» Problem statement:
Restate the data below word for word, omitting pictures.

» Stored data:
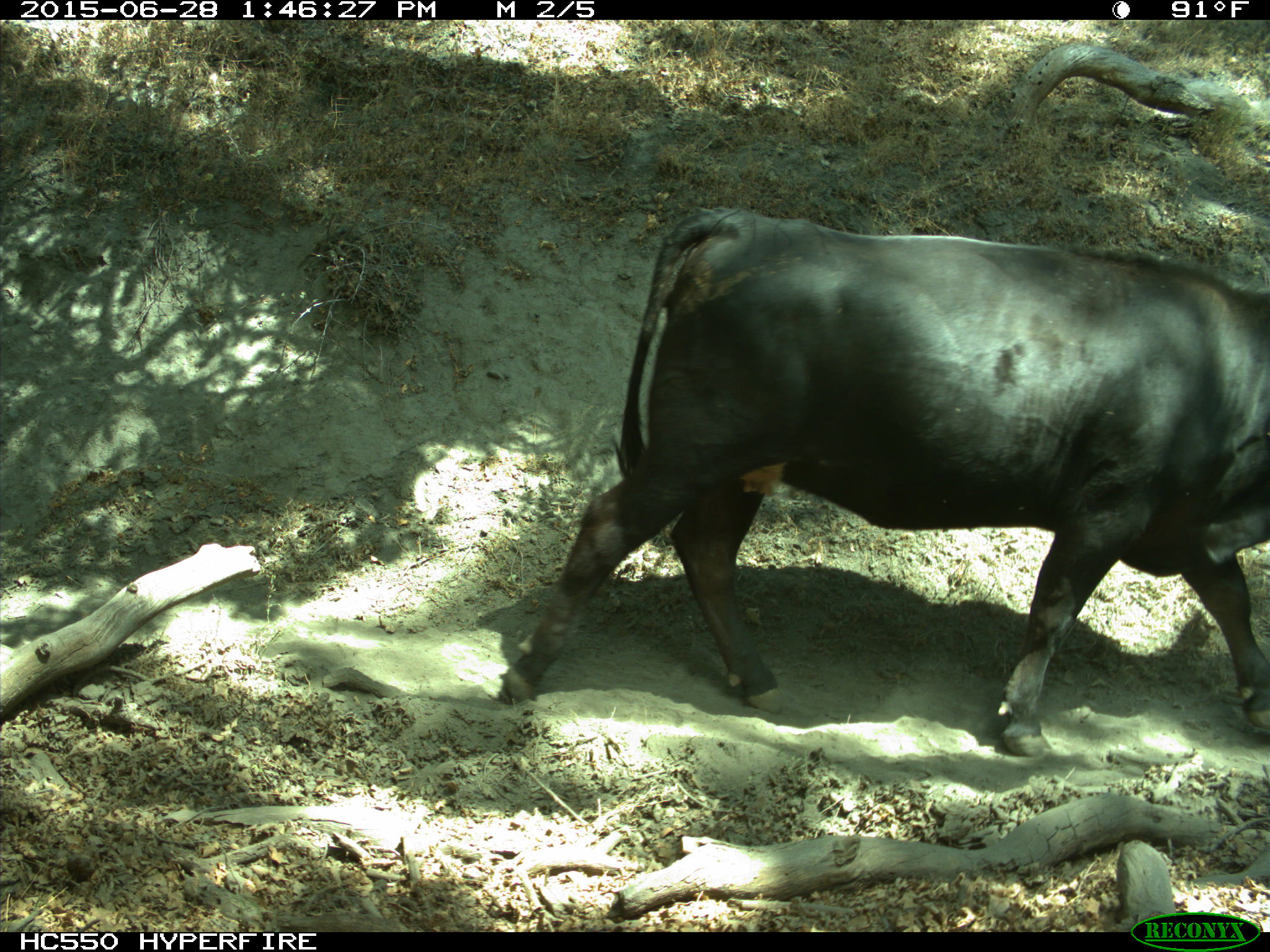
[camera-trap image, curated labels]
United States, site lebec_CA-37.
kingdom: Animalia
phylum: Chordata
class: Mammalia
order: Artiodactyla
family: Bovidae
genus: Bos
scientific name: Bos taurus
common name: domestic cow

» Output of the exercise:
[camera-trap image, curated labels]
United States, site lebec_CA-37.
kingdom: Animalia
phylum: Chordata
class: Mammalia
order: Artiodactyla
family: Bovidae
genus: Bos
scientific name: Bos taurus
common name: domestic cow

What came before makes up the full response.